I think what I saw was a back issue of a ceramics magazine.

Musings of a Mom said...

When I saw the Bird Queen platter, I was just taken aback at how it embraces the story. The carving just made it come alive in my head. Can't wait to see it in person.

Love you bunches!

Sister T

lynne h said...

oh my, leanne! the bird queen platter is fabulous! as is everything else in this post! leaves and birds and trees and queens... can there be more of what i love in one spot? i'm just crazy about your art...

Jacky said...

Your Bird Queen Series are amazing...especially love the platter with the Bird Queen.

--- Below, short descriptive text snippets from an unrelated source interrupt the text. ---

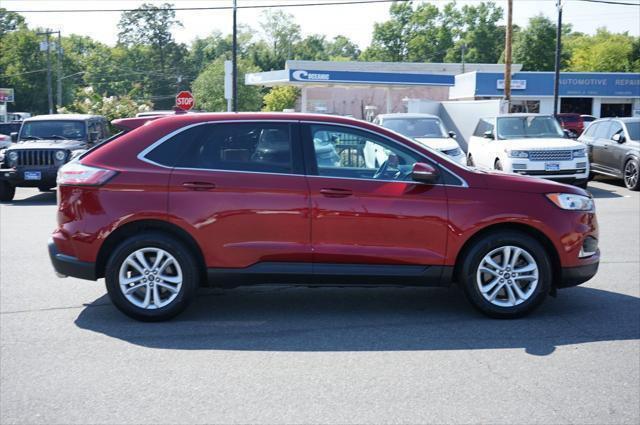 used 2019 Ford Edge car, priced at $15,995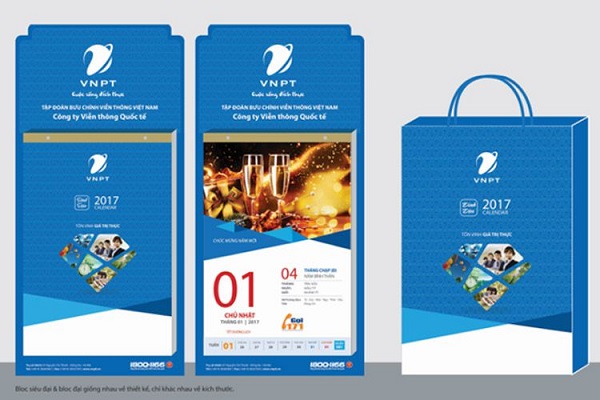 In lịch độc quyền đem lại lợi ích gì cho doanh nghiệp?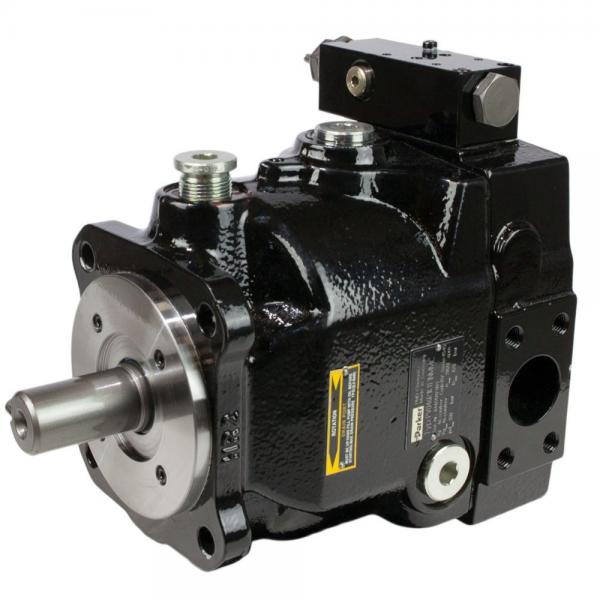 High Pressure Parker Gear Pump P31 P50 P51 P76 P330 P315 Single Gear Pump, Double Gear Pump, hydraulic tandem pump #1 image
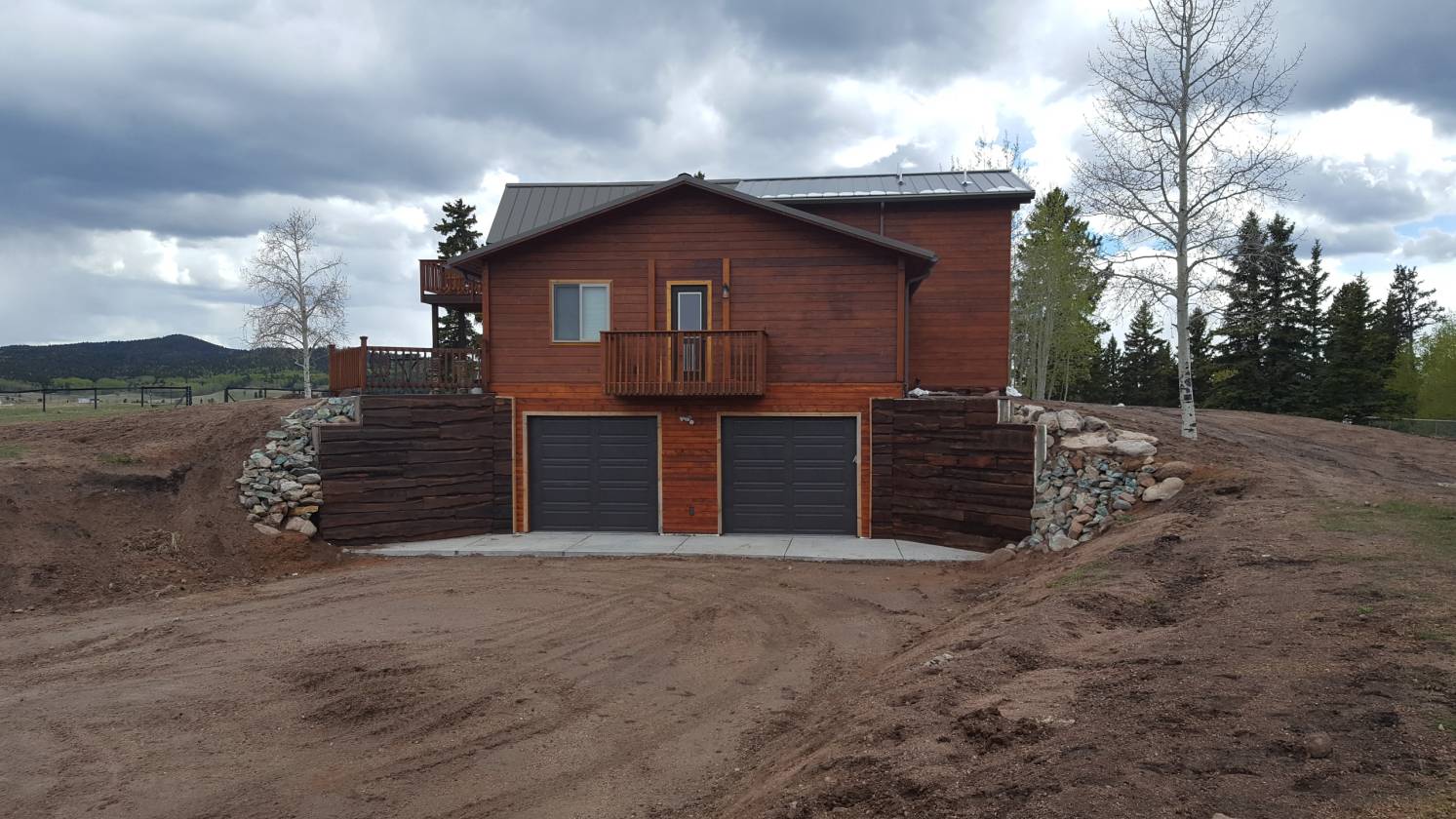 Colorado Equestrian Property Divide, Teller County, Colorado \ Horse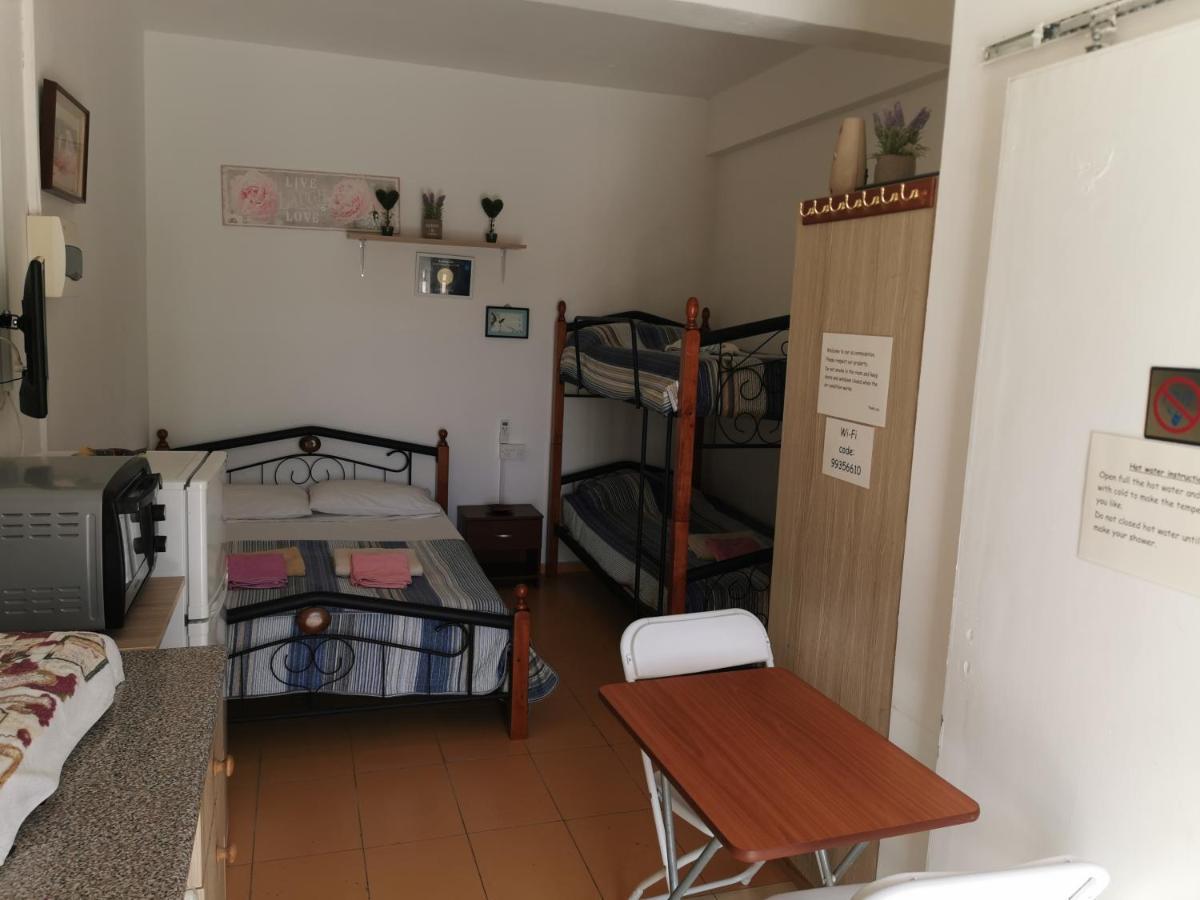 Nicosia Rooms Studios 외부 사진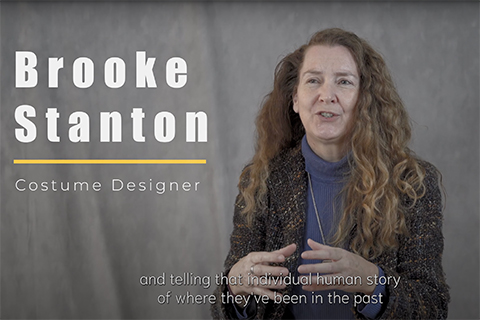 Brooke Stanton, Costume designer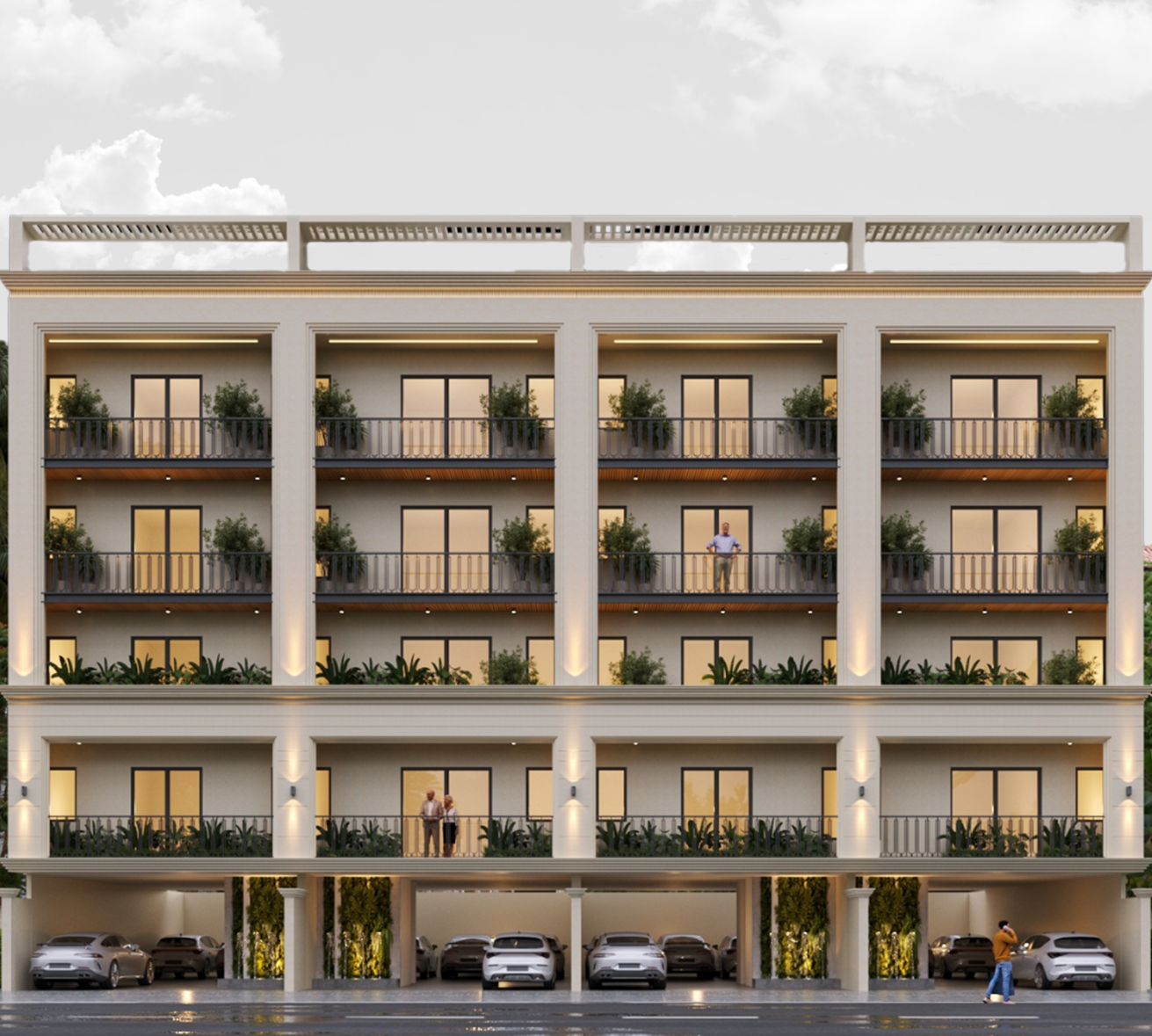 Horizon Floors Sector-93, Gurgaon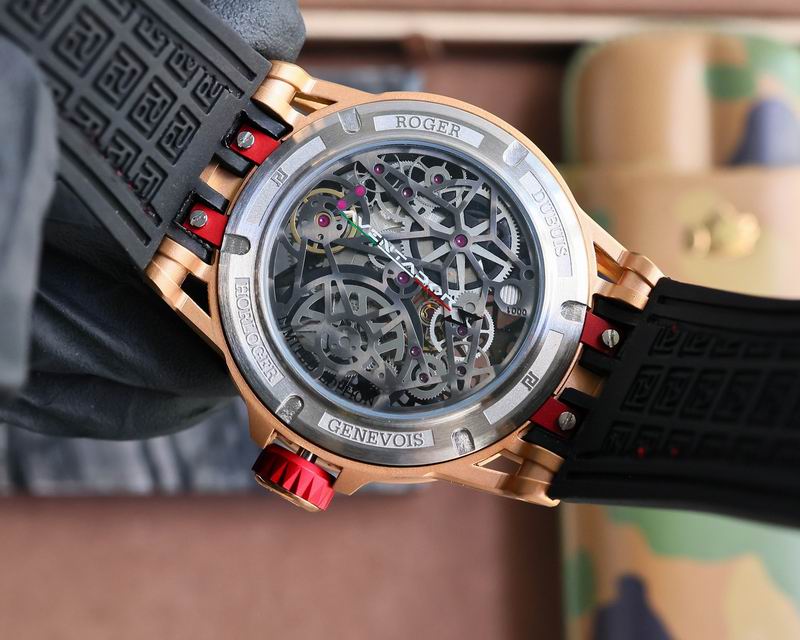 Roger Dubuis 46mm 90 (9)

You are a wonderful potter, I love the birds in your pieces - both clay and drawings. YOu make me want to learn how to make pots (I am actually reading a novel at the moment, "A Cup of Light" about the pottery of early China).

Leanne Pizio said...

Hey Robyn,
She has done clay with me and with another teacher and she is very good at it. I hope she will get into it more and more as she gets older. She is a good carver too!

Un D,
Thanks for the link!
I am excited to try the recipes.
Love the pinks on this page.

Hey Sister T,
So glad you like the images. I think I am getting better at the illustration of the story. Now if I could just finish writing it...

Thanks so much Lynne and Jacky!
Your words make my heart lift!

Jacky you should try your hand at clay. I bet you would be amazing.
I am going to try to find that book. It sounds like my king of novel.

Zom said...

What wonderful images that you create on your ceramics. I am so impressed.

Leanne Pizio said...

Thanks bunches Zom! Your work is pretty amazing and inspiring.